Render the entries from the beginning of the entries through the line containing "Result: white bucket", both ends included, as a two-column CSV with the headers input and output. Give one row per entry, put each field in quotation marks, replace line breaks with spaces, and leave out the pictures.

##############################

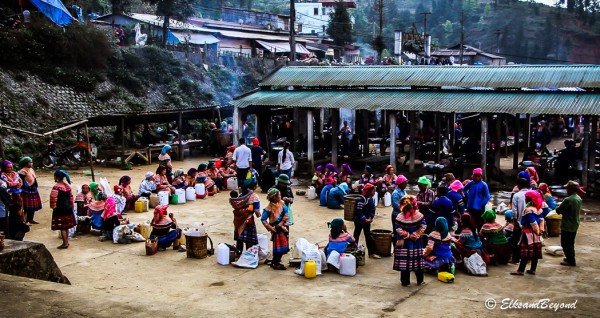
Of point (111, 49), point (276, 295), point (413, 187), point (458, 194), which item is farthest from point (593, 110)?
point (111, 49)

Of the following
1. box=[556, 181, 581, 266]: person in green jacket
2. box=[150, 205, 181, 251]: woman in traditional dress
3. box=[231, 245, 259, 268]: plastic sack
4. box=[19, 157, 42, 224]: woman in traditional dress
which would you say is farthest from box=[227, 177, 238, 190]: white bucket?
box=[556, 181, 581, 266]: person in green jacket

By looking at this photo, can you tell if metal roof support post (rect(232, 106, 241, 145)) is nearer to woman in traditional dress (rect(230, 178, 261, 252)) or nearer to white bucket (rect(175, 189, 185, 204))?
Result: white bucket (rect(175, 189, 185, 204))

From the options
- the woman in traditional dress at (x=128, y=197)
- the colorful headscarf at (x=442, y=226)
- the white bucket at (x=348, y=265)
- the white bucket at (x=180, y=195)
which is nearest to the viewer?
the colorful headscarf at (x=442, y=226)

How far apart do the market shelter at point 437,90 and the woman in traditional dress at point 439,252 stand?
857 cm

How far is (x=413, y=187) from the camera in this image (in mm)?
18375

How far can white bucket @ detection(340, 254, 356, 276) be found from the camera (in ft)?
31.2

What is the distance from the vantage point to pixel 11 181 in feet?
40.3

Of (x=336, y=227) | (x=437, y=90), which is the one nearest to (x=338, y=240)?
(x=336, y=227)

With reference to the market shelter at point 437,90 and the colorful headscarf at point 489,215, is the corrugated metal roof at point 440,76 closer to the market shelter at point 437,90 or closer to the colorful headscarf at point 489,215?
the market shelter at point 437,90

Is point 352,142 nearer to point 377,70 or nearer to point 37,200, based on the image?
point 377,70

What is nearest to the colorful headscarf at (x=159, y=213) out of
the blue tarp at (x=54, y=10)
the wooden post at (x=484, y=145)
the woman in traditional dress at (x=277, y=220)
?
the woman in traditional dress at (x=277, y=220)

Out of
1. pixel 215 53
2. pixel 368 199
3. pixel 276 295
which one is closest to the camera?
pixel 276 295

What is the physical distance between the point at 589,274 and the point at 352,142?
13.5 metres

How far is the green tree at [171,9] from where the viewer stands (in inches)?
1608
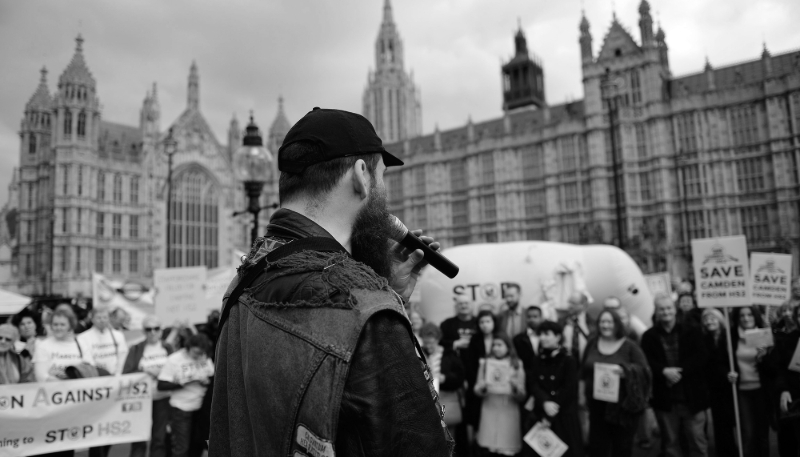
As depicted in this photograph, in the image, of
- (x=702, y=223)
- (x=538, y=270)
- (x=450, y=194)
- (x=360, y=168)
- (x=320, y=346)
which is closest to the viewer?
(x=320, y=346)

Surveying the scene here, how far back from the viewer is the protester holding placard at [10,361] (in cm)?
496

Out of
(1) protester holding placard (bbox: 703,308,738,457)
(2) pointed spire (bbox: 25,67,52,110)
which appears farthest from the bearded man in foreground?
(2) pointed spire (bbox: 25,67,52,110)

##############################

- Final result
input,output
"Of point (111, 49), point (276, 295), point (413, 187), point (458, 194), which item is farthest from point (593, 110)?","point (111, 49)"
"Of the following 1. box=[556, 181, 581, 266]: person in green jacket 2. box=[150, 205, 181, 251]: woman in traditional dress 3. box=[231, 245, 259, 268]: plastic sack 4. box=[19, 157, 42, 224]: woman in traditional dress which would you say is farthest from box=[227, 177, 238, 190]: white bucket?","box=[556, 181, 581, 266]: person in green jacket"
"By looking at this photo, can you tell if metal roof support post (rect(232, 106, 241, 145)) is nearer to woman in traditional dress (rect(230, 178, 261, 252)) or nearer to white bucket (rect(175, 189, 185, 204))?","Result: white bucket (rect(175, 189, 185, 204))"